Manage user authenticators

The Authenticator view in the user profile aims to enhance the efficiency of support operations by providing a centralized tool for managing user authenticators, including passwords, passkeys, SMS/email OTPs, email magic links, social login, OIDC, SAML, TOTPs and PIN codes.

By having centralized access to user authentication information, Customer Support Representatives and Admins can seamlessly assist users in resolving authentication-related issues and manage authenticators effectively.

authenticator view

How authenticators work

When configuring authentication for the apps in your tenant, you can choose from multiple authenticators and define a different selection for each app. Each authenticator can be customized based on its capabilities, and for those that support it, you can also define lockout policies to enhance security.

Authenticators are scoped in different ways, which determine how their configuration and status behave across applications. The scoping model includes three categories:

  • Global-user authenticators (per user across the tenant) : authenticators such as email or OTP are bound to the user's identity in the tenant. These authenticators are shared across all applications, and their configuration cannot vary per app. Their lockout status is tenant-wide—if an authenticator is locked due to failed login attempts in one app, it will also be locked in all other apps. Note that, although the unlock API is authenticated in the context of a specific app, for global authenticators unlock actions apply tenant-wide.
  • App-user authenticators (per user per app) : authenticators like TOTP or passwords are scoped per application. Each app holds its own instance of the authenticator, including configuration and lockout status. A user may have an active TOTP in App A and no TOTP in App B. Lockout and unlock operations affect only the relevant app context.
  • Device-user authenticators (per device per app) : authenticators like PIN, passkey, or mobile biometrics are tied to both the device and the application. A user can register multiple instances of the same authenticator—one per device per app. Each instance has its own status. For example, a failed PIN attempt in App A on Device 1 does not affect the same user’s PIN in App B or on Device 2. Unlock actions apply per app and affect all authenticators of the same type registered for that app (e.g., all passkeys).

Admins can view and manage authenticators from the Admin Portal > B2C Identity > Users > Select user > Authenticators tab.

For more information on how to configure manage authenticators' behavior and lockout policies, see Customize login methods.

Authenticator registration

An authenticator is considered registered once it's ready for use.
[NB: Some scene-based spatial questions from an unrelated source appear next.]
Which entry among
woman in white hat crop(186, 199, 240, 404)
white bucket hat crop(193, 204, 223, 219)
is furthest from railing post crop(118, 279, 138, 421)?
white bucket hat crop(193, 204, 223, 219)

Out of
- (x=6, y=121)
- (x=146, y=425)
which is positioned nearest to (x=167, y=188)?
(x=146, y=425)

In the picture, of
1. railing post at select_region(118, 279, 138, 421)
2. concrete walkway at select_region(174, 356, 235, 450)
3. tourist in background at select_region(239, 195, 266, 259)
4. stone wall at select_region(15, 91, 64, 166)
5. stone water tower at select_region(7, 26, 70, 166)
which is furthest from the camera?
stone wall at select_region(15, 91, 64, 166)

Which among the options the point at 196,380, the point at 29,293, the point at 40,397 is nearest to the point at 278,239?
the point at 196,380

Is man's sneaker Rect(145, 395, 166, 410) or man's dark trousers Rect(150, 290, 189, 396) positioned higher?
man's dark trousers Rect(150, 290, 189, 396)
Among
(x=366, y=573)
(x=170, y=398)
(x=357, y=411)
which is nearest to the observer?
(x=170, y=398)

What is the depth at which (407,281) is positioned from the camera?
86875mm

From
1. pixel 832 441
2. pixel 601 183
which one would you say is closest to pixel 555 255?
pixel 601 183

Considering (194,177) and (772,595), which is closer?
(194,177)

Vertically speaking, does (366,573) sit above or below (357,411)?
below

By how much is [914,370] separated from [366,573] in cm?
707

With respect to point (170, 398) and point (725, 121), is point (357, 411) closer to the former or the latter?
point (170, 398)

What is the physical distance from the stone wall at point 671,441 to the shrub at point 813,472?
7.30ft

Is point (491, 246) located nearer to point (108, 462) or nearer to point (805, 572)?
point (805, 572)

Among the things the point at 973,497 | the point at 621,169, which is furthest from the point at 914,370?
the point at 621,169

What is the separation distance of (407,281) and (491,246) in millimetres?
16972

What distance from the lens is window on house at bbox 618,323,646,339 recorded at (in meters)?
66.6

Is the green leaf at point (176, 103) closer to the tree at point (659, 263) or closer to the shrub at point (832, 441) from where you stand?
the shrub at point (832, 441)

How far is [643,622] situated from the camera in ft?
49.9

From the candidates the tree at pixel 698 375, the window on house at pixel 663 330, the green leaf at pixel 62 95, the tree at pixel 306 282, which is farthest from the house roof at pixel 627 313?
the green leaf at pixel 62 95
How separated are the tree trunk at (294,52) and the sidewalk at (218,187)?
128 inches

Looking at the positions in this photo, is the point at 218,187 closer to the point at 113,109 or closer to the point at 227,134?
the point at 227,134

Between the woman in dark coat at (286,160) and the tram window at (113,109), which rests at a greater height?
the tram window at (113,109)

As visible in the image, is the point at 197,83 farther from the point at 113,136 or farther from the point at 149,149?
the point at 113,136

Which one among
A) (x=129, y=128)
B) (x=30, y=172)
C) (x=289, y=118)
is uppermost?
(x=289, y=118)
Certain authenticators require an explicit registration process, such as for password, WebAuthn, TOTP, and PIN codes. Other authenticators are registered implicitly. For example, social login methods are registered the first time they're used to authenticate, while an email or phone-based method is registered once the email/phone number is added to the user's profile.

Upon registration, an authenticator ID is automatically generated (accessible via API).

Authenticator view

The Authenticator view not only provides a comprehensive list of all authenticators for each user but also offers detailed information such as the date of the last login, the accessed app, the login device, and more for each authenticator.

To access the authenticator management view, navigate to B2C Identity > Users > Select user > Authenticators.

To get comprehensive information about a user's authenticators, use our user authenticators API.

Authenticator status

The Status column in the Authenticators view (B2C Identity > Users > Select user > Authenticators) shows the current state of each authenticator associated with the user.

authenticator status

Possible statuses include:

  • Registered : the authenticator is available, but hasn't yet been used
  • Locked : a lockout rule is applied to the authenticator in accordance with the settings specified in the method (only for password, OTPs, TOTPs, PIN codes).
  • Deactivated : the user is suspended, so authentication is deactivated. Admins can update the status to deactivated to manually block it (either temporarily or permanently) due to the detection of malicious activity.
  • Active : the authenticator has been used for login at least once.

Each authenticator is listed once, but it may be linked to one or more apps within the tenant. When the same authenticator is used across multiple apps, the UI displays a Multiple label.

If the status of that authenticator is consistent across apps (e.g., Active in all apps), the unified status is shown. If different statuses exist across apps (e.g., Active in App A but Locked in App B), the status may be shown as Mixed.

Clicking a status reveals contextual information for that authenticator, including:

  • the associated app,
  • last successful authentication time,
  • registration date,
  • current status within that app.

This allows admins and support teams to understand how each authenticator is used and whether issues are scoped to a specific application.